Output every line of the material exactly, omitting images.

## Records for processing
++++++++++

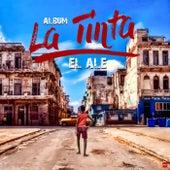 La Tinta by Ale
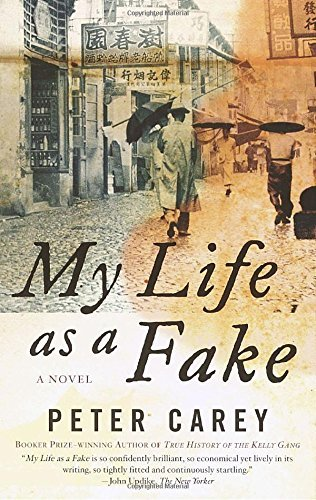 Peter Carey My Life As A Fake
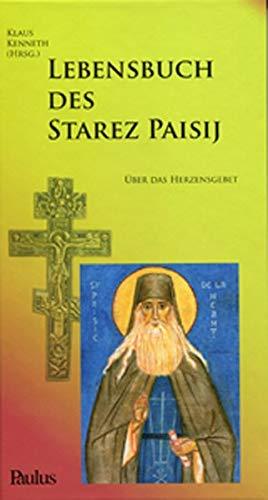 Lebensbuch des Starez Paisij: Über das Herzensgebet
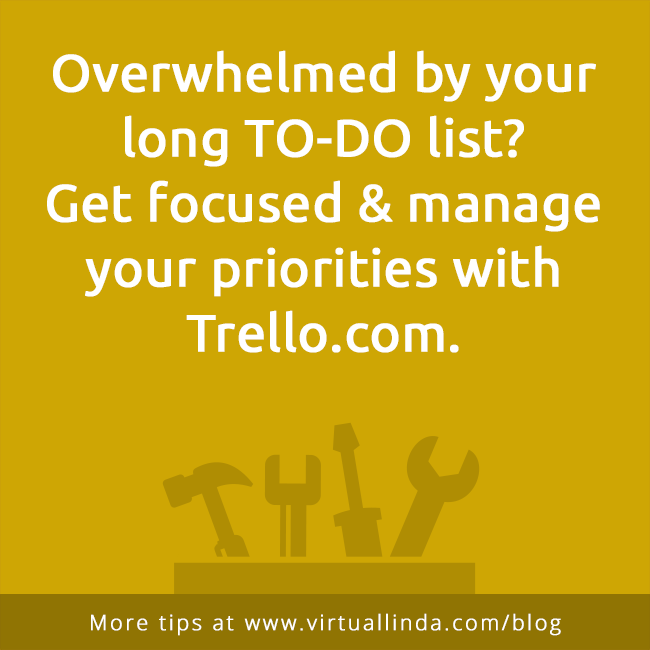 Overwhelmed by your long TO-DO list?Get focused & manage your priorities with Trello.com.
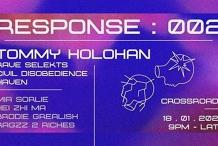 Response 002: Tommy Holohan (IRL) [Rave Selekts / Haven]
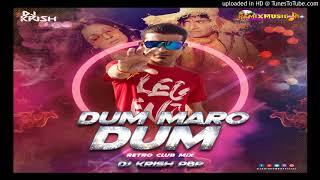 DUM MARO DUM (RETRO CLUB MIX) - DJ KRISH PBR REMIX (hearthis.at)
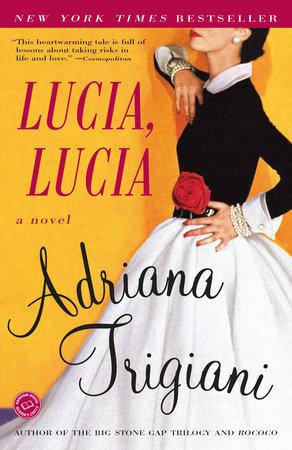Lucia, Lucia by Adriana Trigiani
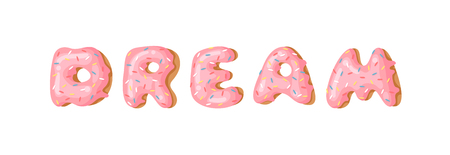 Cartoon vector illustration donut and word DREAM. Hand drawn drawing sweet bun. Actual Creative art work bake Illustration
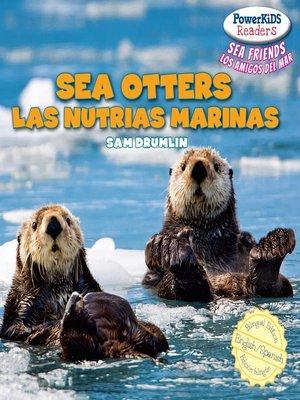 cover image of Sea Otters / Las nutrias marinas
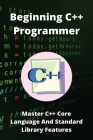 Beginning C++ Programmer: Master C++ Core Language And Standard Library Features: C Programming Absolute Beginner'S Guide Cover Image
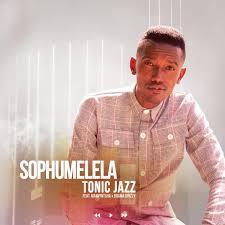 Tonic Jazz – Sophumelela Ft. Mampintsha & Drama Drizzy Mp3 download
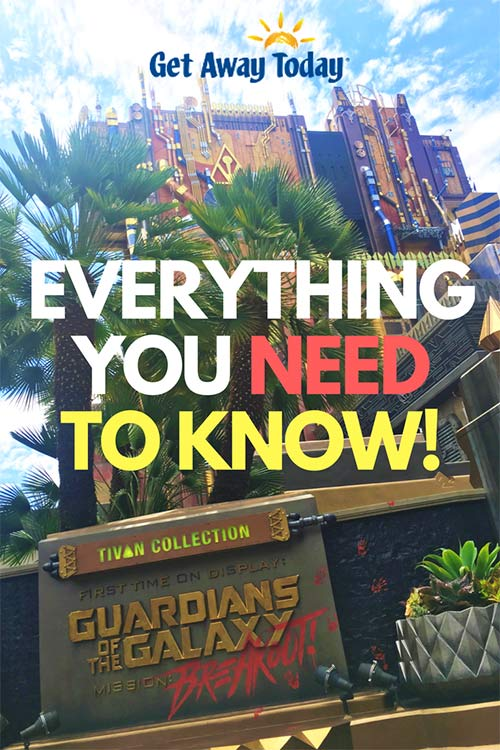 Everything You NEED to Know About Guardians of the Galaxy - Mission: BREAKOUT! || Get Away Today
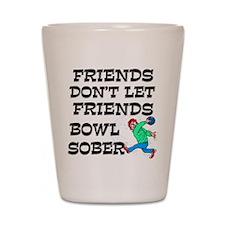 Friends Don't Bowl Sober Shot Glass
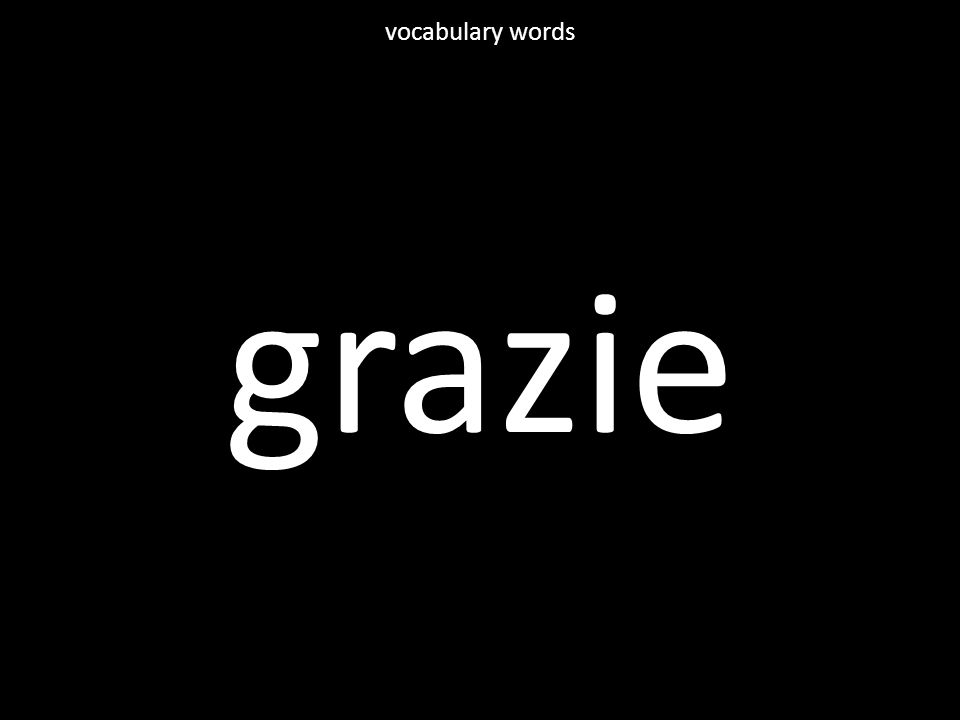 grazie vocabulary words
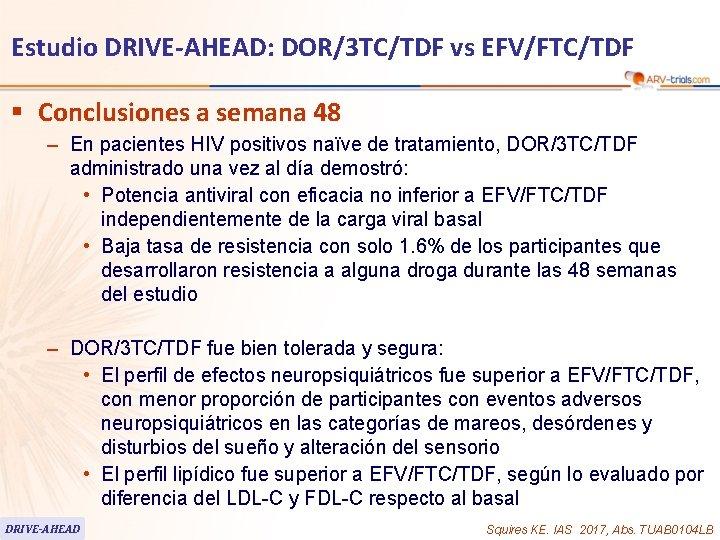 Estudio DRIVE-AHEAD: DOR/3 TC/TDF vs EFV/FTC/TDF § Conclusiones a semana 48 – En pacientes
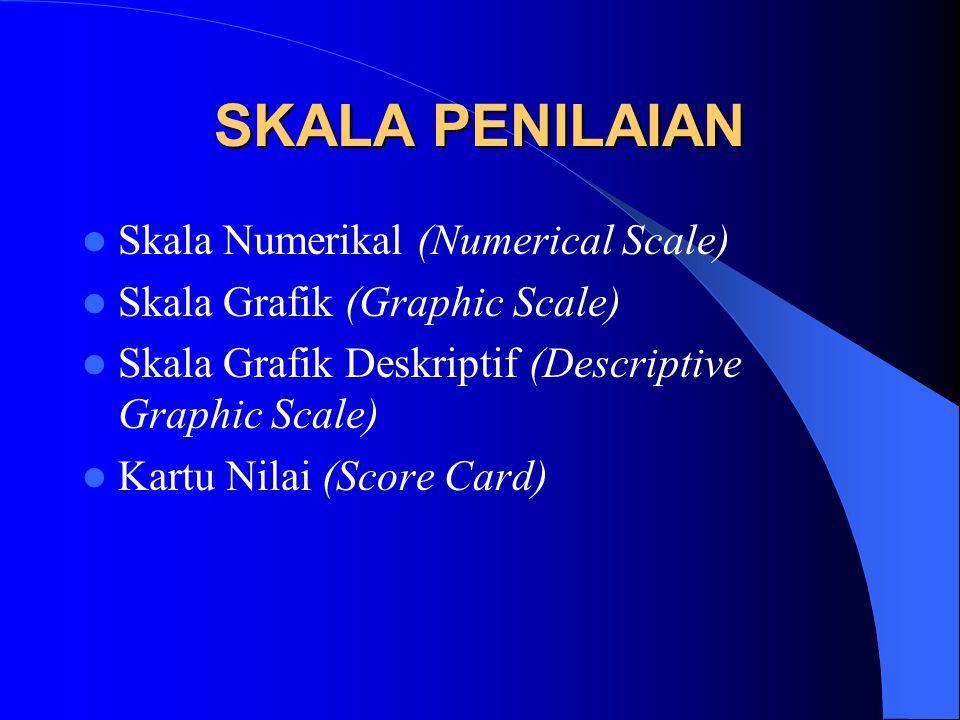SKALA PENILAIAN Skala Numerikal (Numerical Scale) Skala Grafik (Graphic Scale) Skala Grafik Deskriptif (Descriptive Graphic Scale) Kartu Nilai (Score Card)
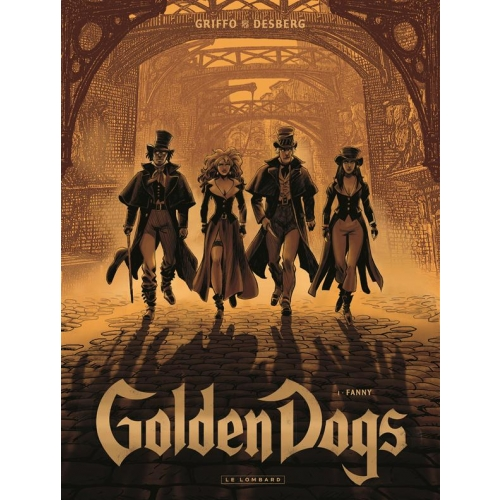 Golden Dogs Tome 1 - Fanny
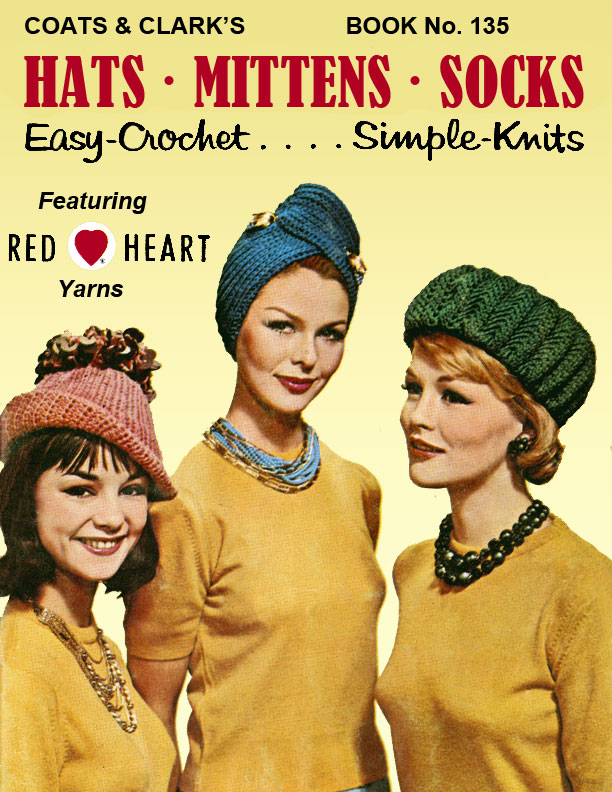 Hats, Mittens, Socks | Easy-Crochet .... Simple Knits | Coats & Clark's Book No.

++++++++++

## Result
 La Tinta by Ale
 Peter Carey My Life As A Fake
 Lebensbuch des Starez Paisij: Über das Herzensgebet
 Overwhelmed by your long TO-DO list?Get focused & manage your priorities with Trello.com.
 Response 002: Tommy Holohan (IRL) [Rave Selekts / Haven]
 DUM MARO DUM (RETRO CLUB MIX) - DJ KRISH PBR REMIX (hearthis.at)
Lucia, Lucia by Adriana Trigiani
 Cartoon vector illustration donut and word DREAM. Hand drawn drawing sweet bun. Actual Creative art work bake Illustration
 cover image of Sea Otters / Las nutrias marinas
 Beginning C++ Programmer: Master C++ Core Language And Standard Library Features: C Programming Absolute Beginner'S Guide Cover Image
 Tonic Jazz – Sophumelela Ft. Mampintsha & Drama Drizzy Mp3 download
 Everything You NEED to Know About Guardians of the Galaxy - Mission: BREAKOUT! || Get Away Today
 Friends Don't Bowl Sober Shot Glass
 grazie vocabulary words
 Estudio DRIVE-AHEAD: DOR/3 TC/TDF vs EFV/FTC/TDF § Conclusiones a semana 48 – En pacientes
SKALA PENILAIAN Skala Numerikal (Numerical Scale) Skala Grafik (Graphic Scale) Skala Grafik Deskriptif (Descriptive Graphic Scale) Kartu Nilai (Score Card)
 Golden Dogs Tome 1 - Fanny
 Hats, Mittens, Socks | Easy-Crochet .... Simple Knits | Coats & Clark's Book No.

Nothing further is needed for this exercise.